# [Quoted text]

This need for interoperability between EA and management frameworks is without doubt a critical success factor for EA, and often considered a herculean challenge, but far from being a case of trying to put a square peg in a round hole, enterprises would be well advised not to underestimate the synergies which can and should be created between these part(ner)s… Take TOGAF and Project Management as the perfect example.

Project Management frameworks and methods, such as PMBOK and Prince2 respectively, are necessary and widely utilized to manage the delivery of change in contemporary organizations, and more specifically into operation within the Enterprise. These delivery frameworks per se and the outputs of the projects themselves are subjected to Project Management Governance to ensure not only predictable and consistent delivery, but conformance of the projects and their deliverables too. By the same token there is EA, itself with best practice frameworks like TOGAF and methodologies like ADM, providing structures for integrated business planning and strategic alignment, and the delivery of architectural changes. Similarly, as with Project Management, there is Architecture Governance to ultimately ensure compliance of individual projects with the Enterprise Architecture of the organization. Starting to see the commonality when talking about Project Management and EA yet? Let’s not forget that projects deliver change, and architecture change is simply another type of change.

EA and Project Management depend on each other. Right from the Preliminary Phase of TOGAFs ADM, where establishing the EA Capability in the organization is the end goal, there is a requirement for EA to interoperate with and adopt the Project Management Framework and Methods of the Enterprise. And if there aren’t any… to highlight the business need for such. The next phase in the ADM is the Architecture Vision, and right off the bat the 1st step calls to ‘Establish the Architecture Project’… with further steps to identify stakeholders… and define the scope. Not to mention outputs of the phase including ‘Project Plan and Schedule’. Oh, and yes, all of which should happen within the Project Management Framework of the Enterprise! Through the rest of the ADM phases of defining Business, IS and Technology Architectures, to Opportunities and Solutions, to Migration Planning, Implementation Governance and Architecture Change Management - project management and the ADM work together, hand in hand, to deliver architecture changes into the Enterprise.

So when it comes to EA and Project Management, there is no question that they need to have a relationship, and a great one at that. And we’re not just talking best of friends, they need to be joined at the hip so to speak – or in technology talk, integrated. And while there may be no such thing as perfect, if I ever saw a perfect partnership within the Enterprise, EA and Project Management would be the one.

# [Dataset rows]
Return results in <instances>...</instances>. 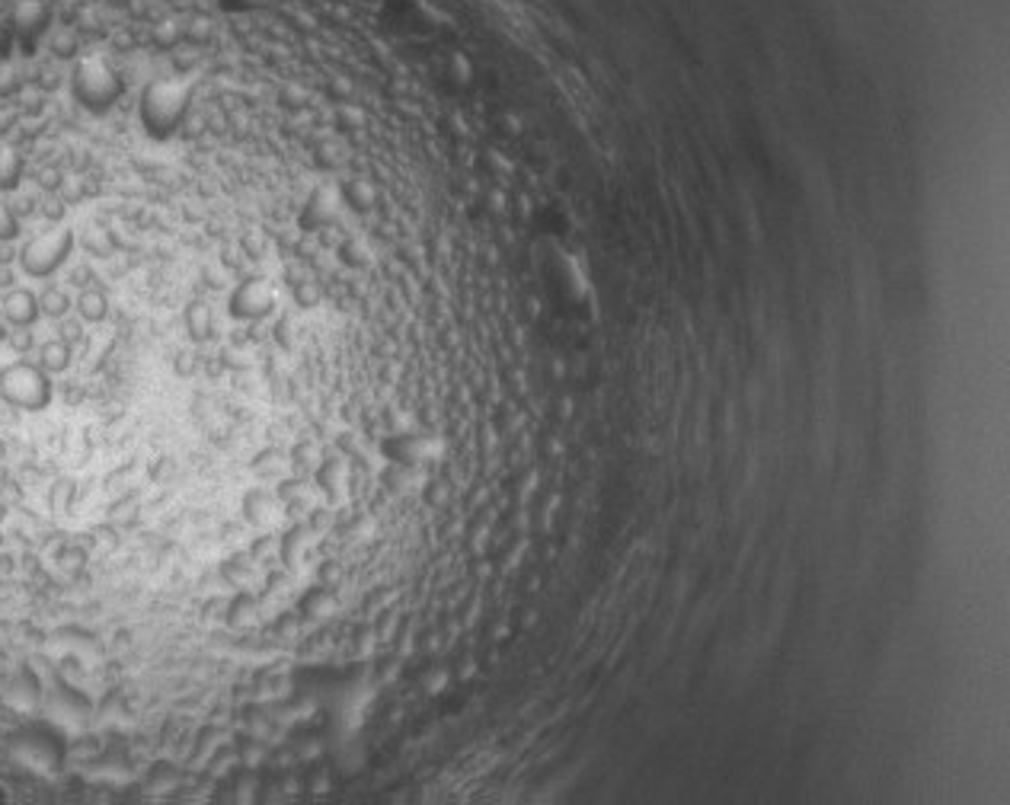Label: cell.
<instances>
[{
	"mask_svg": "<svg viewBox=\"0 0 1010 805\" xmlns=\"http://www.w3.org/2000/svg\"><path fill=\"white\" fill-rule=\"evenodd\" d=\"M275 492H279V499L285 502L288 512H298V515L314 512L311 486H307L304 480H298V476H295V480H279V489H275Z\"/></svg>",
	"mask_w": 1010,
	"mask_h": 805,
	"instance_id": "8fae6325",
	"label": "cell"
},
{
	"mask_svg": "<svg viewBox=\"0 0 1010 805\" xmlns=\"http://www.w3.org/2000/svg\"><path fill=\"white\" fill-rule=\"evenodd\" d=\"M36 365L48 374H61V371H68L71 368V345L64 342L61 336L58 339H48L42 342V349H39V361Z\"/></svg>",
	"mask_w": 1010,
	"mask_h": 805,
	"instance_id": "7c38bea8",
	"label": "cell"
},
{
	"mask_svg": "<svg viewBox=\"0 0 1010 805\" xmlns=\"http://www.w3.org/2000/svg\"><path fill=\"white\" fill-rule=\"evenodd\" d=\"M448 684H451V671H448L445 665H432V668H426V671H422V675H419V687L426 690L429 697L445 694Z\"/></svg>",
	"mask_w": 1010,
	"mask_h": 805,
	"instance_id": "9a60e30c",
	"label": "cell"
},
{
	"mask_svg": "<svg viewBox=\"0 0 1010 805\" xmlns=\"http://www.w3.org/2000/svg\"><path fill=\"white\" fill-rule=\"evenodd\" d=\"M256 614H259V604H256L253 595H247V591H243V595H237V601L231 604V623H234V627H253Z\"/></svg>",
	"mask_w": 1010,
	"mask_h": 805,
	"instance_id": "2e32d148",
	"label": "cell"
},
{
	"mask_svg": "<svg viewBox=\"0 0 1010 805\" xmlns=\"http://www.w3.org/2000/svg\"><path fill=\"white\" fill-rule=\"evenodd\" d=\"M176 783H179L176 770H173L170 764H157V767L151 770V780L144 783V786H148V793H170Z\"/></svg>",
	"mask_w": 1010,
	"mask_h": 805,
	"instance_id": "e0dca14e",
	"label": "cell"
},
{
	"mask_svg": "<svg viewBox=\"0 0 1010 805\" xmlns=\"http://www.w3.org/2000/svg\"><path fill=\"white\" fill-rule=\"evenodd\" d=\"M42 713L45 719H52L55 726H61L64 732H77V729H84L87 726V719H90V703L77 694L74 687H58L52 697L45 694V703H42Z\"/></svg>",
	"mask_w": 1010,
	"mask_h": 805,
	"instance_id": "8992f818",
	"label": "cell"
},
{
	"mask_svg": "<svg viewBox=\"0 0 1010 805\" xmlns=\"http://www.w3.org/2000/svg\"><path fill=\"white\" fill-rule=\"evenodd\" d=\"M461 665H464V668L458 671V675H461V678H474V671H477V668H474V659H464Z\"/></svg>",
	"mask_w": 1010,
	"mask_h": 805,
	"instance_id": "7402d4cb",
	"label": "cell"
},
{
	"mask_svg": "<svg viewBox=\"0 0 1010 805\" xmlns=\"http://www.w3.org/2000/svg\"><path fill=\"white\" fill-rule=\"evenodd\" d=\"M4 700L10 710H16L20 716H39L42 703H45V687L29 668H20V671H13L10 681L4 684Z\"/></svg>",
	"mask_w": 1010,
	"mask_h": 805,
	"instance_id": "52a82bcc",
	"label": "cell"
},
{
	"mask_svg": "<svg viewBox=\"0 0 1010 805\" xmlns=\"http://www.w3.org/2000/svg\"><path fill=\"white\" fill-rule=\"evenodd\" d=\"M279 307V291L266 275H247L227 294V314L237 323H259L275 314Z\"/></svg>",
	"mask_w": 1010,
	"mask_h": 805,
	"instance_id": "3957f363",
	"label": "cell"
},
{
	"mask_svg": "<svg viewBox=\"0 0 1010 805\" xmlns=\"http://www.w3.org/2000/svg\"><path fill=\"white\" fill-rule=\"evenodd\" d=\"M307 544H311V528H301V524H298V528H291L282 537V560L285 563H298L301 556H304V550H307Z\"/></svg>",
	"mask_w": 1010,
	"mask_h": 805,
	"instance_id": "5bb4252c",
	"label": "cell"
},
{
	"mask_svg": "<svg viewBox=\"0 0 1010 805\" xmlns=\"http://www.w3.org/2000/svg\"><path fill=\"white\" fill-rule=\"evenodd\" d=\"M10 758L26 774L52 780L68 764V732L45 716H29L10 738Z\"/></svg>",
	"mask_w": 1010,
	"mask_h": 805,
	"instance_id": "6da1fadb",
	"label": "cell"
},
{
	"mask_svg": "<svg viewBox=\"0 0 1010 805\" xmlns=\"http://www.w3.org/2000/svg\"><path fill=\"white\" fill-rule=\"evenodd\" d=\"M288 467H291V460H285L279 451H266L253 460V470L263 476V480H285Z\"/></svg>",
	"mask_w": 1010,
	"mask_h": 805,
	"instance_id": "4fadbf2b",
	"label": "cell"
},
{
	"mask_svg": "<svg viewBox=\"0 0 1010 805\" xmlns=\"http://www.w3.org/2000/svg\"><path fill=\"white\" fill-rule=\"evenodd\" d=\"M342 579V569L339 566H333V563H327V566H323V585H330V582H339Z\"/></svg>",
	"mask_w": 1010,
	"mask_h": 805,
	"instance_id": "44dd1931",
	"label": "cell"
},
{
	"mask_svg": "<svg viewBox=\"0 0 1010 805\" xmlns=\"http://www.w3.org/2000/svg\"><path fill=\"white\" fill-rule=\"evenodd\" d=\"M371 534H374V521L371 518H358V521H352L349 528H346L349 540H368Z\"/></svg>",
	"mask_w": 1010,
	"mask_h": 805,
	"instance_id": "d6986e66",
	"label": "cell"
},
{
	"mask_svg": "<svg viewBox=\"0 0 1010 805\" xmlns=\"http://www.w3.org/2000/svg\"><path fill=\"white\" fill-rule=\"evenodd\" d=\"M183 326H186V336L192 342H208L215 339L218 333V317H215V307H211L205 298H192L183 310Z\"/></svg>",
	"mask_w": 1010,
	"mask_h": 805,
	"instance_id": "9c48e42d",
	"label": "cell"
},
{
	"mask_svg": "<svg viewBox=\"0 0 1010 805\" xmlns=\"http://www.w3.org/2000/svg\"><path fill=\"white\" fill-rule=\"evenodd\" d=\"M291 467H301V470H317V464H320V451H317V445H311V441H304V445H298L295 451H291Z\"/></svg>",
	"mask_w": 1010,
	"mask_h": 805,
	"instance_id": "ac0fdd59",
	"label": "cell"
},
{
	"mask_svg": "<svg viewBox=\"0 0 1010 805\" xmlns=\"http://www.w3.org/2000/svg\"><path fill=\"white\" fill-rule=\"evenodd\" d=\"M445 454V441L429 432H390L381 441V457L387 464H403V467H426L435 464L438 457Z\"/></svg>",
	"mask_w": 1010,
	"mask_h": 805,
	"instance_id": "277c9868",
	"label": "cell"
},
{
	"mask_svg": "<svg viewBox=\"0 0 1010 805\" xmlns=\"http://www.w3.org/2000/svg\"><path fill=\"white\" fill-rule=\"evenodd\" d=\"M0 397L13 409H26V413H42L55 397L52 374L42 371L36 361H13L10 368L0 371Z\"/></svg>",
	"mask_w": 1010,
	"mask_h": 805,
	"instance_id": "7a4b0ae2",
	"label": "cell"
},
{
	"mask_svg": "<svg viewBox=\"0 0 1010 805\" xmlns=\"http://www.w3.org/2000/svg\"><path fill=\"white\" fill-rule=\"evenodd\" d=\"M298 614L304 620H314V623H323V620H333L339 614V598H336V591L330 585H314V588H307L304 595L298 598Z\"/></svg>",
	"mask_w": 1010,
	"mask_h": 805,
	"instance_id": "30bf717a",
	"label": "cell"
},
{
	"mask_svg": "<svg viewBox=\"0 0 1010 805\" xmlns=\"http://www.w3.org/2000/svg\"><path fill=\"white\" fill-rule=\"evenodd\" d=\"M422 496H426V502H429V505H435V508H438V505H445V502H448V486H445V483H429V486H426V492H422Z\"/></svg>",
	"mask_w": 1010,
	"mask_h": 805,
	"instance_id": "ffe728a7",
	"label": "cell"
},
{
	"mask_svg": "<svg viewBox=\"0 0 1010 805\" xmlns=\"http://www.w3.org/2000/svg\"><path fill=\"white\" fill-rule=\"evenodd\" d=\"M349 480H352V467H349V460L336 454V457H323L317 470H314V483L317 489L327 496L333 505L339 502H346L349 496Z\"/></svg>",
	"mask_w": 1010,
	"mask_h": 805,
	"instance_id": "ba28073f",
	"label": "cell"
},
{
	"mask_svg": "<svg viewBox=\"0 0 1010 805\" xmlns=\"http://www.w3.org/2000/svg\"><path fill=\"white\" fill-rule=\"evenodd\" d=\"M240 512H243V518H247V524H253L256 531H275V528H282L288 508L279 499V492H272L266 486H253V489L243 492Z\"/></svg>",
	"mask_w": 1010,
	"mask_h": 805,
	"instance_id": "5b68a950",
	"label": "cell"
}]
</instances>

==

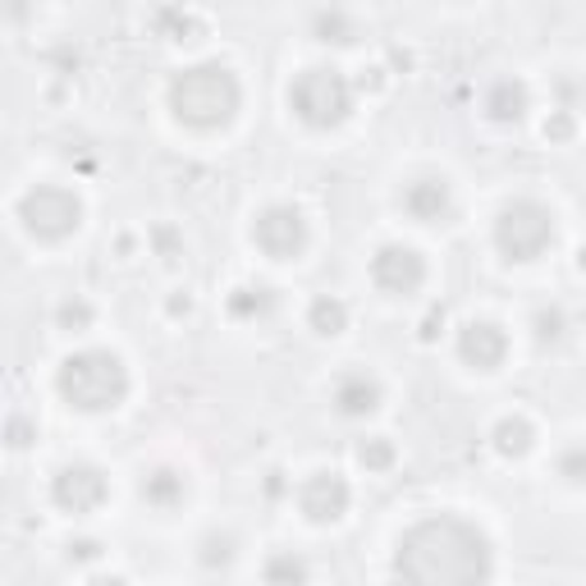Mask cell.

---

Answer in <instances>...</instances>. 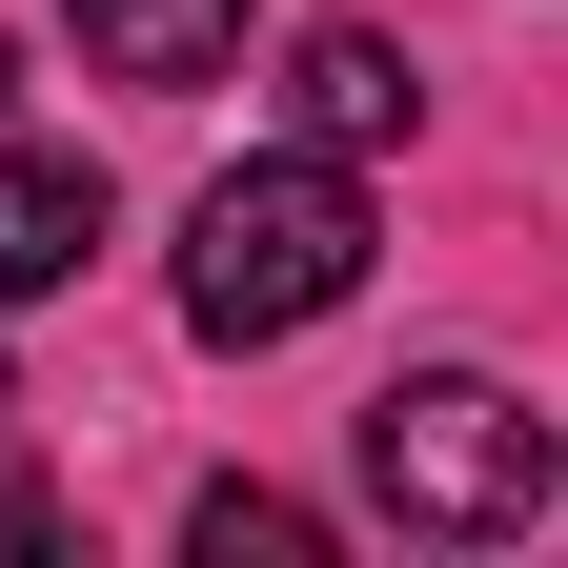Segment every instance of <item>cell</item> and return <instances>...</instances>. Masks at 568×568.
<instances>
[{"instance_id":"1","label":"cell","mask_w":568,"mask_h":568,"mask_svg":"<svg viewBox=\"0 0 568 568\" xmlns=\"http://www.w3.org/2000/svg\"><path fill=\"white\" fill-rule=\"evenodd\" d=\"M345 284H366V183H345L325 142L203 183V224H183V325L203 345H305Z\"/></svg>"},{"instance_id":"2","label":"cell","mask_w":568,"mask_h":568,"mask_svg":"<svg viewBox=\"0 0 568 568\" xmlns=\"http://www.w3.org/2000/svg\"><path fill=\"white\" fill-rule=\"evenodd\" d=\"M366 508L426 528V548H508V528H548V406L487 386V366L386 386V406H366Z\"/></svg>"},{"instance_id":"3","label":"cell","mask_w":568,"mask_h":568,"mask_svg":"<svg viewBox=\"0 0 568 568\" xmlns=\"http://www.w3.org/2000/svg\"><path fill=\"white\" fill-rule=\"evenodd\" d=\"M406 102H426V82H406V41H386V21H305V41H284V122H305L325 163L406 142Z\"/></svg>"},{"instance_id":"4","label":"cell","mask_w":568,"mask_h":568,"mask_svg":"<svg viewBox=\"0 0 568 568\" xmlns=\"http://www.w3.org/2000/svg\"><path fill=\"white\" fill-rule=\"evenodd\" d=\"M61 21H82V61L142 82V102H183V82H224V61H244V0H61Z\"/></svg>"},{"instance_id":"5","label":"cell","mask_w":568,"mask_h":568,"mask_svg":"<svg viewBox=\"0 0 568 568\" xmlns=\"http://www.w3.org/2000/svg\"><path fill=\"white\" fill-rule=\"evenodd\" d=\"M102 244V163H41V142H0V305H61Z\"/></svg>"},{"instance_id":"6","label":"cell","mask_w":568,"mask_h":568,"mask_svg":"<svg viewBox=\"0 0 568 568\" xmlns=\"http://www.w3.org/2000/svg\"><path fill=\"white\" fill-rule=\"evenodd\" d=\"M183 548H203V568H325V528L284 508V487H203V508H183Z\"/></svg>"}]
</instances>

# [Requirements]
Update the passage on EA and project management from "This need for" up to and including "the perfect example.", changing "herculean challenge" to "daunting challenge".

# [Task answer]
This need for interoperability between EA and management frameworks is without doubt a critical success factor for EA, and often considered a daunting challenge, but far from being a case of trying to put a square peg in a round hole, enterprises would be well advised not to underestimate the synergies which can and should be created between these part(ner)s… Take TOGAF and Project Management as the perfect example.